:: 抜粋 ::
++++++
【不動産売買の仲介抜き行為の責任(みなし報酬・損害賠償)】

1 不動産売買の仲介抜き行為の責任(みなし報酬・損害賠償)

宅建業者の努力で不動産売買契約が締結に至った場合、仲介手数料(報酬請求権)が発生しますが、成立した売買契約が解消された場合、その状況によって、仲介手数料は発生しなくなる、あるいは減額になる、ということがあります。
詳しくはこちら|売買契約解消×仲介手数料|全体|報酬請求権・相当額・算定
そのようなイレギュラーなケースの1つとして、当事者が意図的に仲介抜きで売買契約をするという悪質な手法があります。仲介の抜き行為と呼ばれるものです。
本記事では、(仲介)抜き行為では、どのような責任が発生するか、具体的には、みなし報酬損害賠償義務が発生するかどうか、ということを説明します。

2 仲介抜き行為の手法と法的扱いの要点

(仲介)抜き行為とは、文字どおり、仲介業者を抜きにして、当事者(売主と買主)だけで、直接売買契約を締結する、というものです。仲介業者が抜きになる(排除される)ので、(形式的には)仲介手数料を払わなくてよくなる、という構造です。
もちろん、状況によって、当事者は実質的な仲介手数料を支払う義務を負うことになります。
++++++
:: データ一覧 ::
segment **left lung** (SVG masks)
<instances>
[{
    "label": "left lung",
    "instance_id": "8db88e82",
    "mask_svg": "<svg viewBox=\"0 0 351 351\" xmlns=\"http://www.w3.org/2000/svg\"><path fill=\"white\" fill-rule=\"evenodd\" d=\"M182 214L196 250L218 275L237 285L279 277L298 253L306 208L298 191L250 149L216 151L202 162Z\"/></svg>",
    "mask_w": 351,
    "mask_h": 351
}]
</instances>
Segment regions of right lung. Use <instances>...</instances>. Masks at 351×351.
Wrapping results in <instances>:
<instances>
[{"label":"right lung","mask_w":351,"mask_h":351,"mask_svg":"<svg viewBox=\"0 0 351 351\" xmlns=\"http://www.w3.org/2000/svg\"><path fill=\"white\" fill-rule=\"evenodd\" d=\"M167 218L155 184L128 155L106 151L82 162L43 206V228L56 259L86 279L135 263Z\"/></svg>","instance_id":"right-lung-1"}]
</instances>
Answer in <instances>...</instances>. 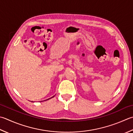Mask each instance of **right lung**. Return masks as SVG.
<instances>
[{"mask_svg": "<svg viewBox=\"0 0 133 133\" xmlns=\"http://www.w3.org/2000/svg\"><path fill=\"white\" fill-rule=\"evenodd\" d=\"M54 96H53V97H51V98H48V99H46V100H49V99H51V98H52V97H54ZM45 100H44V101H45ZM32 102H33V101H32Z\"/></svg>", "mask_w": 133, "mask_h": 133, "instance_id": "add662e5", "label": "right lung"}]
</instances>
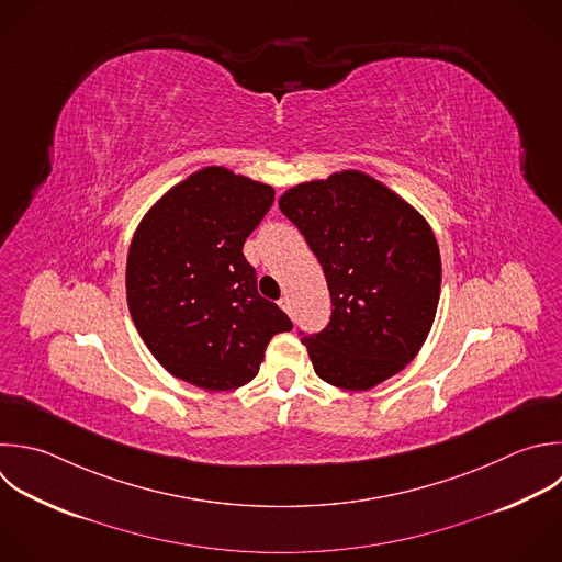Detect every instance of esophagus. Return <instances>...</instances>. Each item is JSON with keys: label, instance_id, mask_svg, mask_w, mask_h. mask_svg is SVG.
++++++
:: 課題 ::
抜粋のうち「宅建業者の努力で」で始まる段落を、主な事実を残して箇条書きに書き直してください。 エントリはこの課題に関係しない。

:: 解答 ::
・宅建業者の努力で不動産売買契約が締結に至ると、仲介手数料(報酬請求権)が発生する。
・成立した売買契約が解消された場合、状況によっては仲介手数料が発生しなくなる。
・同じく状況によっては、仲介手数料が減額になる。